Back up the hill to where Matilda was parked, in the neighborhood they call Nob Hill, I stopped in at the used bookstore next to Flying Star, Bookstop. I found one book that looked fun, then got to talking to the owner. I asked about a book I’d seen many copies of in his store, so he gave me one, then reduced the price of the one I wanted to buy. His prerogative as owner, he said – if he were an employee, he’d have to fire himself for behavior like that. I told him about my travels, and he said it was too bad I wasn’t staying in town longer, he’d have had me over to dinner to meet some more locals. Then he introduced me to another customer, an architect who’s been in Albuquerque all her life and kind of envied my exposure to museums all over the country. They made Albuquerque seem like an interesting place, or at least a place with some interesting communities sprinkled in with the California retirees in their McMansions on the edge of town.

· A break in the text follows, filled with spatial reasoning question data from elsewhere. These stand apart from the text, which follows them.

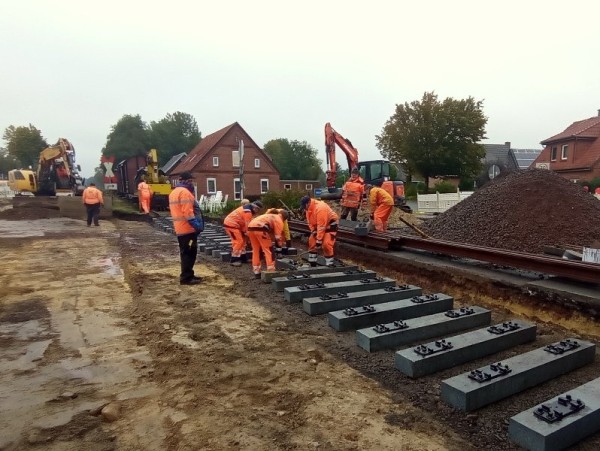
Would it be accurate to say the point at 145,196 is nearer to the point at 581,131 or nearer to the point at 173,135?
the point at 581,131

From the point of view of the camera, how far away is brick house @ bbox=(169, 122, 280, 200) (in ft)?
118

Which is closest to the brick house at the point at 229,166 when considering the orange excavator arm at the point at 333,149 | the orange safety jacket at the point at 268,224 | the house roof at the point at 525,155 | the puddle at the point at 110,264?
the orange excavator arm at the point at 333,149

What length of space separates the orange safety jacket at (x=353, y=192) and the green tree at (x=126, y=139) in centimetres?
5608

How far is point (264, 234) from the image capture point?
641 centimetres

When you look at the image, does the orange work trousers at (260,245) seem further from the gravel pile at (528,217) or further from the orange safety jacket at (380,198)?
the gravel pile at (528,217)

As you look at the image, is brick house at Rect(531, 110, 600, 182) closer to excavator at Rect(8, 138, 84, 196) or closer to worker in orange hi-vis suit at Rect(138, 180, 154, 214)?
worker in orange hi-vis suit at Rect(138, 180, 154, 214)

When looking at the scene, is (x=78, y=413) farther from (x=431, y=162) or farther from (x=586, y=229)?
(x=431, y=162)

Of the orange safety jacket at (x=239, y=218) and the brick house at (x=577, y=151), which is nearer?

Nob Hill is definitely a trendy place. The shops along Route 66 were painted in pastel colors of the 1950s, the art deco graphics still (or again) in evidence in their signs. Behind the main street I found not one but two shops selling beautiful hand-made Japanese papers. I wandered through both shops admiring them, but couldn’t imagine how to choose just one, or what I’d do with it, so I resisted the temptation to buy. It turned out there was only one Japanese paper shop there, and the owner sold it. A few years later she wanted it back, but the new owners were doing fine and had no interest in giving it up. So the original owner opened a second shop, just a block away. I don’t know how either stayed in business – how much fancy paper does anyone need? Back on Route 66, a health food shop had small piles of organic produce, while across from it a clothing shop sold only goods made from organic fibers.

The owner of the Bookstop told me of other used bookstores in town, that might have a book about Albuquerque he thought I’d like. So on my way out of town the next day – after another night camped on the streets of Nob Hill – I swung by Title Wave Books to see what I could find. A great and dangerous place, though the folks were nothing like as friendly at the folks at Bookstop. I left there with a few more books in my van, and more than a few less dollars in my wallet, quite satisfied with my stop in Albuquerque.